Opinião

Filmes em quarentena: "Roma, Cidade Aberta"

É um dos títulos fundamentais do neo-realismo italiano e, em boa verdade, da modernidade cinematográfica: “Roma, Cidade Aberta”, de Roberto Rossellini, está disponível para visionamento gratuito.

Anna Magnani em "Roma, Cidade Aberta": uma actriz notável, um clássico do cinema italiano

João Lopes

Várias entidades, individuais ou colectivas, realizadores e instituições ligadas ao cinema, têm estado a disponibilizar filmes em acesso gratuito. A distribuidora Leopardo Filmes, por exemplo, além dos seus títulos colocados em plataformas de aluguer, está também a oferecer a possibilidade de ver ou rever alguns outros filmes, por períodos limitados (48 horas), no site da Medeia Filmes — é uma “quarentena cinéfila”.

Assim, das 12h00 do dia 14 às 12h00 do dia 16, será possível encontrar um dos clássicos absolutos da produção italiana e, em boa verdade, de todo o cinema europeu: “Roma, Cidade Aberta” (1945), de Roberto Rossellini (1906-1977).

Foi um momento fulcral do neo-realismo, iniciando a chamada “Trilogia da Guerra” que Rossellini completaria com os também fundamentais “Paisà - Libertação” (1946) e “Alemanha, Ano Zero” (1948). Mas importa não reduzir o trabalho do mestre italiano à condição de “testemunho” histórico. Através dos dramas da Segunda Guerra Mundial e, em particular, das histórias de uma Itália ainda ocupada pelos nazis, deparamos com uma reinvenção do cinema clássico cujo desejo de realismo permanece absolutamente actual.

Encontramos em “Roma, Cidade Aberta” um núcleo de personagens da resistência, envolvendo também o padre Pietro, interpretado por Aldo Fabrizi, e essa personagem maior que a vida que é Pina, na arrebatadora composição de Anna Magnani. Combinando os actores profissionais com alguns amadores, Rossellini anunciava as possibilidades de uma linguagem realmente nova, liberta dos constrangimentos da técnica mais tradicional.

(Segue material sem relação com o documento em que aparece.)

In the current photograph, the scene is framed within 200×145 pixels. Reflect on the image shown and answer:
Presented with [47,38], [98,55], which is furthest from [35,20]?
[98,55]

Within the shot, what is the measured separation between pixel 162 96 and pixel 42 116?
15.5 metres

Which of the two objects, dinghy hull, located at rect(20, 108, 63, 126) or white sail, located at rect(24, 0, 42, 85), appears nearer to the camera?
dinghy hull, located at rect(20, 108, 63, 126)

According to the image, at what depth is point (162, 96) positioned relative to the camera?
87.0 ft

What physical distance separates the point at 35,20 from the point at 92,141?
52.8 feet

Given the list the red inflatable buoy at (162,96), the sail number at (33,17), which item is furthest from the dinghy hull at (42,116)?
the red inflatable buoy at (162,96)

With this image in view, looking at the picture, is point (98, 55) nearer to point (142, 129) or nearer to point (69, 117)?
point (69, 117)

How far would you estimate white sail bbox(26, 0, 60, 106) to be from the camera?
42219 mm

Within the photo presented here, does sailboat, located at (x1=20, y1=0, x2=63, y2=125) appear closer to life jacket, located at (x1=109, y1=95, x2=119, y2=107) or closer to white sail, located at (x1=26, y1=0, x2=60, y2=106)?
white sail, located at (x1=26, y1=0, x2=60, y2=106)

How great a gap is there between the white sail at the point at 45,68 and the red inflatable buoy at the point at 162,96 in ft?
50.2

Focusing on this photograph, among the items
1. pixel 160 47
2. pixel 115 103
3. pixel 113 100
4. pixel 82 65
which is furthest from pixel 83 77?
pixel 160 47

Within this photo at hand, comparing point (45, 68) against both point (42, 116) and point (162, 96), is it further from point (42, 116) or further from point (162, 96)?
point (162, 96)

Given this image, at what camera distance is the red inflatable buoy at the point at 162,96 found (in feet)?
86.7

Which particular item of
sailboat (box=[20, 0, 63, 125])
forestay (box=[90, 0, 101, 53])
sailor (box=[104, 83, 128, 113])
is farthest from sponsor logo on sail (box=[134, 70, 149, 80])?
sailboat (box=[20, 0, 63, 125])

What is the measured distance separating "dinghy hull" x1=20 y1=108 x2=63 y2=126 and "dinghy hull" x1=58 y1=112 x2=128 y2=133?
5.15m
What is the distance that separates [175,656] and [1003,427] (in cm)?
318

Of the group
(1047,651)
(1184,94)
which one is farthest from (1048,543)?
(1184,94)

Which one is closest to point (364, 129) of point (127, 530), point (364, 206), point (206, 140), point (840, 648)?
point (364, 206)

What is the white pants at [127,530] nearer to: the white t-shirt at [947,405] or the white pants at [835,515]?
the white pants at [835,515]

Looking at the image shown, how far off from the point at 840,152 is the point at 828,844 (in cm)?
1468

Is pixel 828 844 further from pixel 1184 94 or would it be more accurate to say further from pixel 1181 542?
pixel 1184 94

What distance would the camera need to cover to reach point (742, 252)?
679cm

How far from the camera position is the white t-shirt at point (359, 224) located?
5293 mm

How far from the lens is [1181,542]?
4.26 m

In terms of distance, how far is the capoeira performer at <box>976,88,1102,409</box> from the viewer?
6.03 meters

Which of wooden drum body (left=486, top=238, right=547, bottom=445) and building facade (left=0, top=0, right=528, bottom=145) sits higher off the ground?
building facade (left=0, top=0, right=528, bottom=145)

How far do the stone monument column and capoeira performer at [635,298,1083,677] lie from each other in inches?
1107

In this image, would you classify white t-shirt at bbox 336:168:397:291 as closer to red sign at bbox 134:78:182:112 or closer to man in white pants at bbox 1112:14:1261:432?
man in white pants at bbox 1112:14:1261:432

Os autores neo-realistas foram filmar para as ruas porque, afinal, os estúdios tinham sido destruídos pela guerra. Mas fizeram-no também para procurar uma verdade dos lugares e dos corpos que abriria as portas da modernidade cinematográfica. Por alguma razão, os cineastas na Nova Vaga francesa viam nos neo-realistas — e, muito em particular, no labor de Rossellini — uma decisiva inspiração. O cinema afirmava-se como uma arte vocacionada para a infinita complexidade do factor humano: 75 anos depois, os temas e as emoções de “Roma, Cidade Aberta” ecoam no nosso presente.